**Permintaan**
Kembalikan bagian artikel tentang partai Islam ini secara persis, mulai dari "Kini, meningkat menjadi" sampai dengan "PSII, dan Perti).".

Menimbang
Partai Islam
Oleh:
Salahuddin Wahid
SEPERTI
dugaan banyak orang, partai (berbasis massa) Islam tidak ada yang menjadi
pemuncak hasil Pemilu 2014, tetapi hasil perolehan suara mereka mengejutkan.
Bertentangan dengan hasil survei yang menyatakan rendahnya perolehan suara
mereka, yang terjadi justru pelonjakan suara tajam pada PKB. PPP dan PAN naik
sedikit, PKS walau diterpa badai hanya turun sedikit. Hanya PBB yang suaranya
di bawah ambang batas: 3,5%.
Pada
Pemilu 1955, dua partai Islam menjadi pemenang kedua dan ketiga. Jumlah
perolehan suara partai Islam sedikit di atas 43% dari jumlah pemilih. Angka ini
menurun pada pemilu-pemilu era Orde Baru. Pada Pemilu 1999, angka itu menjadi
37,4%, Pemilu 2004 menjadi 38,4%, dan Pemilu 2009 angka ini menjadi 29,3%.
Kini, meningkat menjadi sekitar 32% berdasarkan hasil hitung cepat.
Dari 12
partai peserta Pemilu 2014, yang dianggap sebagai partai Islam adalah PPP, PKS,
dan PBB. Partai berbasis massa Islam ialah PKB dan PAN. PPP dan PKB dapat
dianggap sebagai lanjutan dari Partai NU. PAN, PKS, dan PBB dapat dianggap
sebagai lanjutan dari Partai Masyumi.
Dinamika
Pancasila dan Islam
Pemilu
1955 membuat konfigurasi kelompok partai berdasarkan aliran: Islam, komunis,
sosialis, Pancasila. Pasca 1965, partai beraliran komunis dan sosialis sudah
tidak ada. Muncul kelompok politik baru, yaitu Golongan Karya, yang bekerja
sama dengan ABRI. Partai lain ialah PDI (fusi PNI dengan Parkindo, Murba,
Partai Katolik, dan IPKI) serta PPP (fusi NU dengan Parmusi, PSII, dan Perti).
Saat itu PPP, termasuk NU, masih menginginkan Islam sebagai dasar negara, bukan
Pancasila.
Pada
1973, diajukan RUU Perkawinan yang ditolak oleh PPP dan ormas-ormas Islam
karena sejumlah ayat dalam RUU itu bertentangan dengan syariat Islam.

**Baris data**
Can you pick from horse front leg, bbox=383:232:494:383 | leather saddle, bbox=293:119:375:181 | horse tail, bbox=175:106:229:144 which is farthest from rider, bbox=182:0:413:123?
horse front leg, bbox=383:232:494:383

**Jawaban**
Kini, meningkat menjadi sekitar 32% berdasarkan hasil hitung cepat.
Dari 12
partai peserta Pemilu 2014, yang dianggap sebagai partai Islam adalah PPP, PKS,
dan PBB. Partai berbasis massa Islam ialah PKB dan PAN. PPP dan PKB dapat
dianggap sebagai lanjutan dari Partai NU. PAN, PKS, dan PBB dapat dianggap
sebagai lanjutan dari Partai Masyumi.
Dinamika
Pancasila dan Islam
Pemilu
1955 membuat konfigurasi kelompok partai berdasarkan aliran: Islam, komunis,
sosialis, Pancasila. Pasca 1965, partai beraliran komunis dan sosialis sudah
tidak ada. Muncul kelompok politik baru, yaitu Golongan Karya, yang bekerja
sama dengan ABRI. Partai lain ialah PDI (fusi PNI dengan Parkindo, Murba,
Partai Katolik, dan IPKI) serta PPP (fusi NU dengan Parmusi, PSII, dan Perti).